Dans un texte de 1979 – texte qu’on retrouve dans le recueil Le Temps présent - Claude Lefort eut cette très juste analyse à propos de ceux qu’il avait quittés : « Le parti trotskiste se réclamait d’un héros fondateur, Trotski, héros à la fois mort et immortel, et plus généralement d’une dynastie ; l’immortalité était attachée à la couronne sous laquelle avaient régné Marx, Engels, Lénine, Trotski. Et la couronne garantissait l’immortalité du corps des révolutionnaires.
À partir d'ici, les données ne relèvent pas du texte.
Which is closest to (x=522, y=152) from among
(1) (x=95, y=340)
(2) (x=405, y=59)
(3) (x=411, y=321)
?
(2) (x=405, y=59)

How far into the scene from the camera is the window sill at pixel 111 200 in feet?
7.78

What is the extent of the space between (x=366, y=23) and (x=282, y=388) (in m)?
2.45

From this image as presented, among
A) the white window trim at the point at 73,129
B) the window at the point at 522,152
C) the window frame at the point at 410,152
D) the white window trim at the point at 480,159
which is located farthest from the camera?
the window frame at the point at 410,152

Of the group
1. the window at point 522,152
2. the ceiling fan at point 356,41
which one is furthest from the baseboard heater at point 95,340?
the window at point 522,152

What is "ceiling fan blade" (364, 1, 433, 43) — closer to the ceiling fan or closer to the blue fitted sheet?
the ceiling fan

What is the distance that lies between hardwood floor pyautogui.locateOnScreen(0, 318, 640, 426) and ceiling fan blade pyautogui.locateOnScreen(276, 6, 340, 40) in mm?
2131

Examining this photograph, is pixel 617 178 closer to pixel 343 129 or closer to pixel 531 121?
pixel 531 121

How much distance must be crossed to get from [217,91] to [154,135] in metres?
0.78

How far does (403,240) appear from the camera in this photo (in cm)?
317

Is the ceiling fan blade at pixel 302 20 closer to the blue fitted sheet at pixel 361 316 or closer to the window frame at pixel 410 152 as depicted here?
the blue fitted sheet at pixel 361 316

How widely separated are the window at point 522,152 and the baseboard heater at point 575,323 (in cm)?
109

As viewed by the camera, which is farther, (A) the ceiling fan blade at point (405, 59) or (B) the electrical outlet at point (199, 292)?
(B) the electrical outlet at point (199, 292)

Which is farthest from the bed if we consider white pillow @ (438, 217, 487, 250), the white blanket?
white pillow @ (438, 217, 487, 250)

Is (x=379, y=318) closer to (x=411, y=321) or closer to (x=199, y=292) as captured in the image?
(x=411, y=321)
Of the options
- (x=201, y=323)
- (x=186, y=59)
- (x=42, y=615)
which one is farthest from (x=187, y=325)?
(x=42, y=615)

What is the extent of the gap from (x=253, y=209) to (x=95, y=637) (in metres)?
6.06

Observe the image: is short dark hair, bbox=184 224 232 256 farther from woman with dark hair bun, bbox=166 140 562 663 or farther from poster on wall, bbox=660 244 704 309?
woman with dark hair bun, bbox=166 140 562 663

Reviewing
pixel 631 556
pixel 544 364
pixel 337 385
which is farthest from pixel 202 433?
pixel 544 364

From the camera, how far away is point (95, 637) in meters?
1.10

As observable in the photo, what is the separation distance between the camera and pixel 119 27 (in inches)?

Staline figurait en revanche l’usurpateur que le corps des révolutionnaires expulserait. »
Vu ainsi, le Trotskisme n’est pas sans lien avec ceux qui suivirent Ali, le Coran vivant, plutôt que l’islam dévoyé – le devenir entrisme de la taquiya des ahl ach-ch’â en somme (théologique ?) - ou encore, car je m’autorise les grands écarts, avec l’opiniâtreté avec laquelle Mordillat et Prieur tentent de démontrer la trahison de Jésus par les siens.
On retrouve au fond toujours ce même purisme, cette croyance en un idéal perverti, qu’on pourrait qualifier, en bâclant un peu la besogne de l’analyse fine, d’une mystique du bien corrompu, une manière, de préférer le Bien aux hommes comme je l’ai lu récemment.